APPLY WHAT YOU READ:
a. Answer these from the Verdun passage, one per line:
(i) How many guns took part in the German bombardment?
(ii) In how many waves did the German army cross no man's land?
(iii) How many of Driant's 1,200 men escaped death or capture?
b. Continue the Verdun passage, picking up after its final sentence.
TEXT BLOCK Block Start
At 7:15 this morning, a storm of steel begins to fall on a sixty square mile area north of the ancient city of Verdun. Taking cover in their trenches and dugouts, the French defenders expect the Trommelfeuer (Drumfire) to herald an infantry attack, but they are not prepared for the sustained intensity of the German bombardment. With 1,400 guns firing 100,000 rounds per hour, one million shells methodically pound away at French positions, gun batteries, and supply corridors in a target zone smaller than Manhattan over a ten hour period, reaching a crescendo in the last hour that is heard one hundred miles away in Rheims. As their Fokker monoplanes command the skies, the Germans have no less than eight observation balloons aloft to direct the symphony of destruction with impunity. A mix of high explosive and shrapnel shells gives way to a torrent of the former. The big 420 mm guns, which annihilated Belgian fortifications in the war’s first weeks, strike the twenty antique forts around the city. Trench mortars sited in the German front lines join the fray. Gas shells target known French artillery positions, suppressing any retort.
There is a brief pause at noon to let air reconnaissance do an assessment of the damage. When the curtain finally shifts rather back against secondary lines of defense, thousands of Frenchmen are already dead, and the shattered survivors are in a state of total confusion. Worse, communications with the rear have been cut, leaving higher headquarters aware of the attack but unable to assess the damage or direct reinforcements as needed. When the shaking, exhausted French troops take up fighting positions on their parapets, an army of three corps is already flowing across no man’s land in a series of three waves led by storm troopers and flamethrower teams, both of which are seeing their first use in large numbers. Field Marshall Falkenhayn’s decision not to dig approach trenches has tricked the French high command into discounting all other signs of an impending offensive. For the moment, it seems as if the attack is proceeding exactly as planned.
But the bombardment has failed to annihilate all French resistance, and the first firefights begin as soon as the Germans heave into sight. Badly outnumbered, the French Artillery goes to its grim work with accurate fire on formations moving in the open. On the west bank of Meuse, where Falkenhayn has economized his forces, the German VI Reserve Corps is in fact outgunned, and so a merciless flanking fire begins to fall on the Germans advancing on the east bank. At the Bois des Caures, Colonel Émile Driant throws his two battalions of elite Chasseurs Alpins into the hottest point on the battlefield, making such a fierce stand that it takes the German infantry 24 hours to outflank him and force his withdrawal. Driant, who had labored hard to bring attention to the inadequate defenses at Verdun, is killed during the retreat; only 118 of his 1,200 men escape death or capture.
TEXT BLOCK Block End
ENTRIES SHOWN Block Start
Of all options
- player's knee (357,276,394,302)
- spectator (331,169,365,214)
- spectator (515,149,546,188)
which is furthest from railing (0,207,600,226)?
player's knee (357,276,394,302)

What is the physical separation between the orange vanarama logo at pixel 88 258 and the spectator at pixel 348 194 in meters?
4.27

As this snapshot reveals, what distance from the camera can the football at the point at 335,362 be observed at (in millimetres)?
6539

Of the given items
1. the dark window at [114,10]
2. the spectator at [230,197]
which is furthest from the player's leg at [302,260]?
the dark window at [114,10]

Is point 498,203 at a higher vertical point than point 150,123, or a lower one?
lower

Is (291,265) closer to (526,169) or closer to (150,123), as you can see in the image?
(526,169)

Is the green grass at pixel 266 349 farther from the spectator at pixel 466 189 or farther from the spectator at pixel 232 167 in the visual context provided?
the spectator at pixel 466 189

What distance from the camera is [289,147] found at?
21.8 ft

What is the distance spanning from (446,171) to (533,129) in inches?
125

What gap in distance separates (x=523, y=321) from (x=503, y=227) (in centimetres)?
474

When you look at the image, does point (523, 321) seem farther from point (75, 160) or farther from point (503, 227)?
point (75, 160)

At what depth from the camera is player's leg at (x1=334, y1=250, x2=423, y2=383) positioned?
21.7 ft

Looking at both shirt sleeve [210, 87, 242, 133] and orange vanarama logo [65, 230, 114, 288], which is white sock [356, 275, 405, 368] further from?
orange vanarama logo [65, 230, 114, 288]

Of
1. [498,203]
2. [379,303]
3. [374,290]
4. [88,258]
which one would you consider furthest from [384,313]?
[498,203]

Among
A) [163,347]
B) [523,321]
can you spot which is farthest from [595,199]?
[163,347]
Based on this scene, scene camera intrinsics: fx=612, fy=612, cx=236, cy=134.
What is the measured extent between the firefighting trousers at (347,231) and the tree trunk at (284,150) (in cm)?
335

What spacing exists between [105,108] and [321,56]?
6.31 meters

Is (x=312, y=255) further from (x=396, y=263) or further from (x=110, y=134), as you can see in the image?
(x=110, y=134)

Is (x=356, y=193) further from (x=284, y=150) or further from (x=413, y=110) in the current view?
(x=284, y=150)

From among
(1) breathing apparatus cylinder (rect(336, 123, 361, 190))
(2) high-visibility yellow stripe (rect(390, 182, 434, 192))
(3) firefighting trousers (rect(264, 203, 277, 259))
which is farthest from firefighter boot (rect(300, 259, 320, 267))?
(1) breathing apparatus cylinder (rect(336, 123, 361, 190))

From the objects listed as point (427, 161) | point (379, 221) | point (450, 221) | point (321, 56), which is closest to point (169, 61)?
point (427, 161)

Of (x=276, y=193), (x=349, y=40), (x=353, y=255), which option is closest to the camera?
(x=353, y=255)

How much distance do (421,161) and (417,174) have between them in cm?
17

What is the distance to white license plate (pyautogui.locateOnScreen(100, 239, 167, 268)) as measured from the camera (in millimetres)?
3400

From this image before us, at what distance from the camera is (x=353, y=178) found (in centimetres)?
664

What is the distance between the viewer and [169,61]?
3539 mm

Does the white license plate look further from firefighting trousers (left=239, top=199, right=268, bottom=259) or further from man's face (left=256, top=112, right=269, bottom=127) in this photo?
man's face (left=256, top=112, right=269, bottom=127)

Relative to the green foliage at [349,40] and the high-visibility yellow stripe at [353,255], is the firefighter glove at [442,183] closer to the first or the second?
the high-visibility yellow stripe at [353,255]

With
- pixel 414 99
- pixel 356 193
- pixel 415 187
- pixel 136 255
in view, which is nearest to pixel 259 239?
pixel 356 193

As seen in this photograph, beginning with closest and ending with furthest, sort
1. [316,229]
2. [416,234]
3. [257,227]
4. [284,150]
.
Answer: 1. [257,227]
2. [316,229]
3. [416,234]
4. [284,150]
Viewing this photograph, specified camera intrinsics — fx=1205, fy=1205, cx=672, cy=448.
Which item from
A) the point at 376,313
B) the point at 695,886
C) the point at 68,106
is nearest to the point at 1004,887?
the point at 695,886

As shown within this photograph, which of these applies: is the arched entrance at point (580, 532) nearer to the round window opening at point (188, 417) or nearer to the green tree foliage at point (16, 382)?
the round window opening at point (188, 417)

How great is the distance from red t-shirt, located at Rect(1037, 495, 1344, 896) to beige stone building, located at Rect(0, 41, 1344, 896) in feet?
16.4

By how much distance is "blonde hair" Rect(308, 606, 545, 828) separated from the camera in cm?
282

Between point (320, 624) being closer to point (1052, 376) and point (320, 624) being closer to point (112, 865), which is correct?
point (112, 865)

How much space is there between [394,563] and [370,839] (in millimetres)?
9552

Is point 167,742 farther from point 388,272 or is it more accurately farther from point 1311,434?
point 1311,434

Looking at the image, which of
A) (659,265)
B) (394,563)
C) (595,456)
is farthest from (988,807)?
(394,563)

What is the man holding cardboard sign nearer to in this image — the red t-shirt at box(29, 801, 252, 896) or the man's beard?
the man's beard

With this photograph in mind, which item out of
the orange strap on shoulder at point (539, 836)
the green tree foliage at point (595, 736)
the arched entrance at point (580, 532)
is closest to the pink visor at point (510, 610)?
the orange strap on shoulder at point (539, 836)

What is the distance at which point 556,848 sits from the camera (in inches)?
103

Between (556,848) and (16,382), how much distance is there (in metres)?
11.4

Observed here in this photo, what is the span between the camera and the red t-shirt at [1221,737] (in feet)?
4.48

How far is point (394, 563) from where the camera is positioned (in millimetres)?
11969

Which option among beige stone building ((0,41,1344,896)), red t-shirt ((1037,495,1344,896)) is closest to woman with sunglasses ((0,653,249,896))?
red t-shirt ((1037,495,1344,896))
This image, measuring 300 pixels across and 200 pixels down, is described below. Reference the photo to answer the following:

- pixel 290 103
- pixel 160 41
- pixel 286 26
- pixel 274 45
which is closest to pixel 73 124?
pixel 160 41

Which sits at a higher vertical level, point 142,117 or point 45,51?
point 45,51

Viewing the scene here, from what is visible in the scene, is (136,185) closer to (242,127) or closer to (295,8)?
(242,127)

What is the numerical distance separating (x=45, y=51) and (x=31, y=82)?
ENTRIES SHOWN Block End
RESPONSES IN ORDER:
a.
(i) 1,400
(ii) Three
(iii) 118

b.
Nevertheless, the German assault captures most of its first-day objectives, the huge artillery park begins crawling forward to strike behind the new enemy line, and the bulging salient that the French call the Région Fortifiée de Verdun (RFV) begins to shrink. This achieves Falkenahyn’s strategic goal of alarming the French Grand Quartier Général (General Headquarters), which has already dispatched reinforcements to the scene and now sends even more. Although both sides have suffered nearly the same number of casualties, his plan to ‘bleed France white’ appears set to succeed. General Fernand de Langle de Cary, who was put in charge of the RFV just four weeks ago, sees the situation as untenable, and wants to fall back onto heights more easily defended than Verdun. This is unacceptable to Field Marshall Joseph Joffre, the French commander-in-chief, who reacts much as Falkenhayn wants by insisting on a total defense of the symbolic national stronghold. By the first week of March, French force levels have increased to more than 20 divisions and de Cary has been sacked.
The longest, and one of the bloodiest, battles of the Great War is now underway. The Battle of Verdun is taking shape much as its architect had foreseen, but that will not last. French pilots, including Georges Guynemer, are flying a new generation of fighter aircraft superior to the Fokkers, and within days the skies are unsafe for German artillery observers to go aloft in balloons. More critically, the German 5th Army staff under Crown Prince Friedrich Wilhelm have added to Falkenhayn’s plan, calling for “relentless pressure” on France rather than letting their enemy destroy himself against their newly-won positions. This minor alteration will derail the entire purpose of the offensive, inflicting almost as many casualties on Germany as France and bleeding both armies white over more than three hundred days of intense fighting.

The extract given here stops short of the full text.